• Exercise: Every record below is to be retyped exactly, with any pictures left out.

____ Records for this exercise

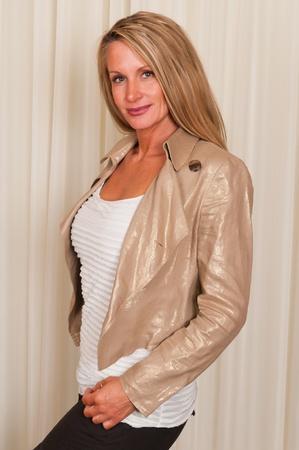 blusa: Hermosa rubia madura en negro, blanco y oro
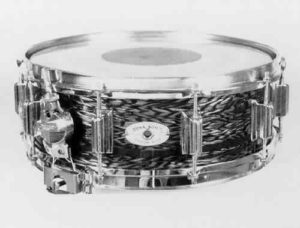 """ROGERS:  row003s  5x14, 60's, """"Dyna-Sonic"""" model, """"Blue Onyx Pearl"""" finish, 10 lugs, floating snare assembly."""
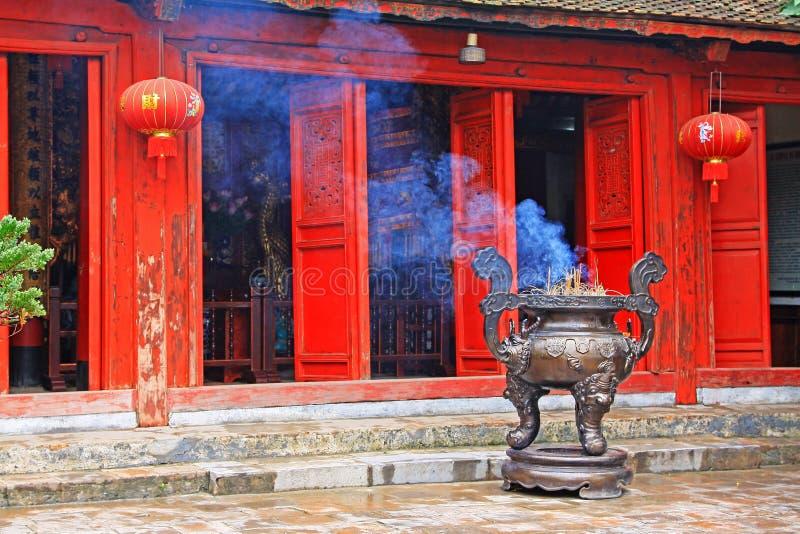 玉山的寺庙在还剑湖,河内越南 免版税库存图片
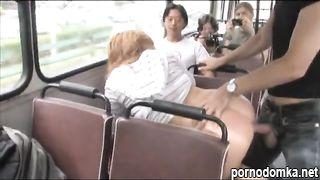 Рыжая шлюшка делает минет и трахается в автобусе при пассажирах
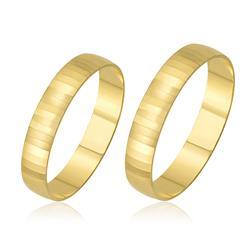 Par de Alianças com Efeito Diamantado trabalhadas em Ouro Amarelo
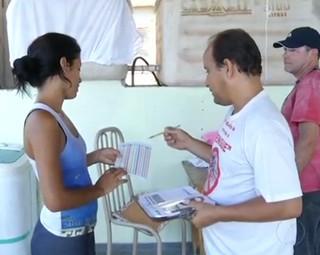 Possibilidade de infestação do Aedes Aegypti preocupa moradores de Angra (Foto: Reprodução RJTV 1ª Edição)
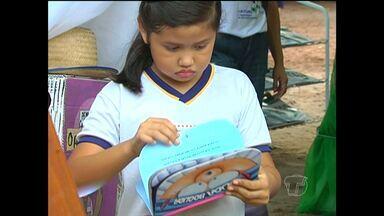 Projeto que estimula leitura e escrita no contexto amazônico é realizado em Santarém - Iniciativa deu tanto resultado que alunos criaram uma revista.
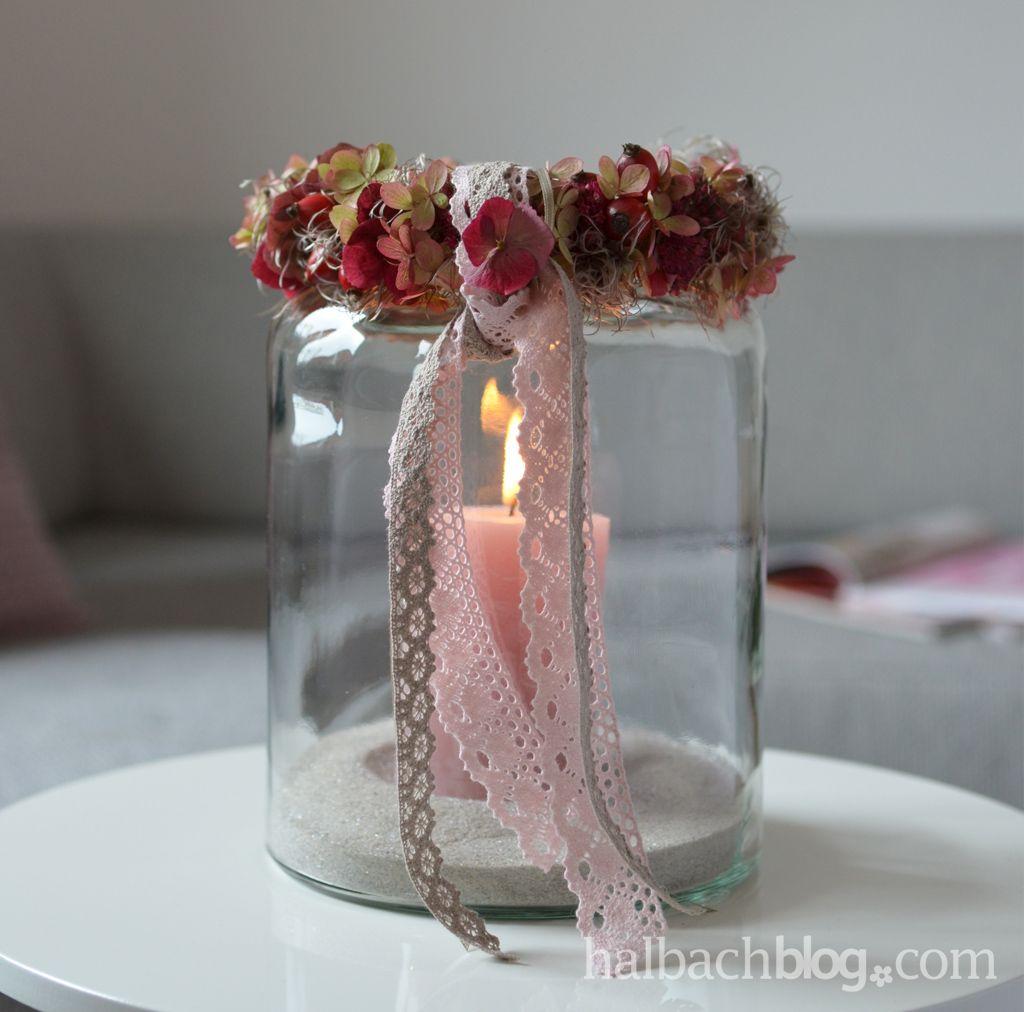 herbstdeko beeren bl ten kranz mit spitze f rs windlicht ribbon b nder lace hagebutten. Black Bedroom Furniture Sets. Home Design Ideas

________

• Finished task:
 blusa: Hermosa rubia madura en negro, blanco y oro
 """ROGERS:  row003s  5x14, 60's, """"Dyna-Sonic"""" model, """"Blue Onyx Pearl"""" finish, 10 lugs, floating snare assembly."""
 玉山的寺庙在还剑湖,河内越南 免版税库存图片
 Рыжая шлюшка делает минет и трахается в автобусе при пассажирах
 Par de Alianças com Efeito Diamantado trabalhadas em Ouro Amarelo
 Possibilidade de infestação do Aedes Aegypti preocupa moradores de Angra (Foto: Reprodução RJTV 1ª Edição)
 Projeto que estimula leitura e escrita no contexto amazônico é realizado em Santarém - Iniciativa deu tanto resultado que alunos criaram uma revista.
 herbstdeko beeren bl ten kranz mit spitze f rs windlicht ribbon b nder lace hagebutten. Black Bedroom Furniture Sets. Home Design Ideas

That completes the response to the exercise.